Data supplied
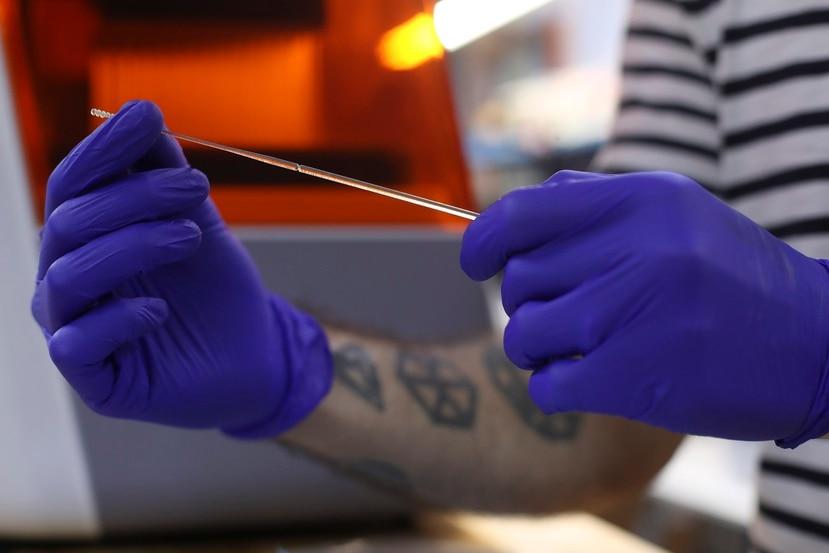 Los hisopos que produce Copan Industries, Inc., son los que llaman de punta flocada (con punta de algodón) pero lo suficientemente flexibles para entrar por la vía nasofaríngea, mediante la cual se realiza la prueba molecular de COVID-19.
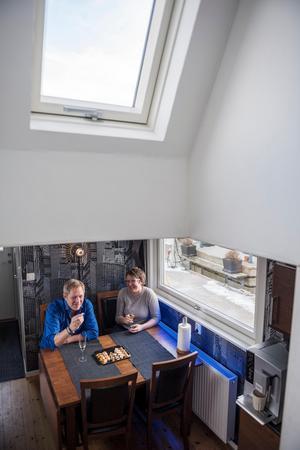 Köket är platsbyggt och litet, men sex personer kan äta middag tillsammans.Foto: Vilhelm Stokstad / TT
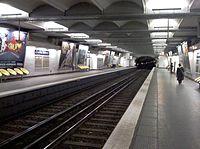 Metro Charles Michel Paris.jpg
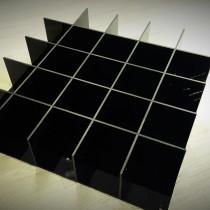 Plastiko gaminiai - prekių eksponavimo lentyna pagaminita iš 5 mm storio, juodos spalvos Plexiglas® stiklo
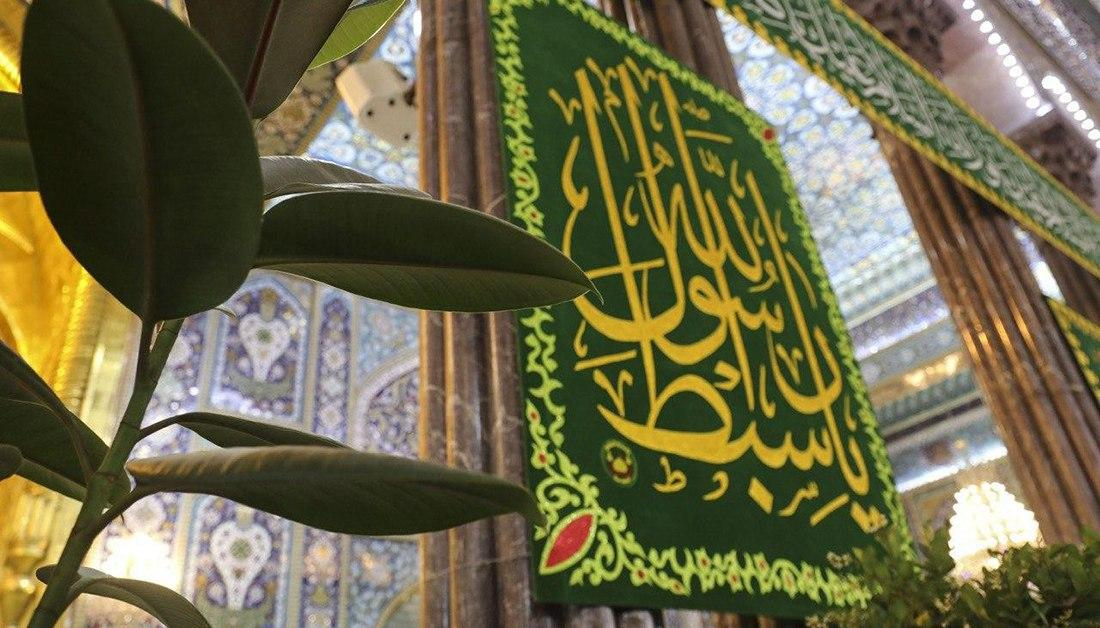 صورة زائرون يقصدون مرقد الامام الحسين لاحياء ذكرى ولادة اخيه الامام الحسن عليهما السلام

Assignment
Copy exactly the lines running from the line with "Köket är platsbyggt" to the final line of the listing, keeping both ends and dropping any picture.

Response to the task
 Köket är platsbyggt och litet, men sex personer kan äta middag tillsammans.Foto: Vilhelm Stokstad / TT
 Metro Charles Michel Paris.jpg
 Plastiko gaminiai - prekių eksponavimo lentyna pagaminita iš 5 mm storio, juodos spalvos Plexiglas® stiklo
 صورة زائرون يقصدون مرقد الامام الحسين لاحياء ذكرى ولادة اخيه الامام الحسن عليهما السلام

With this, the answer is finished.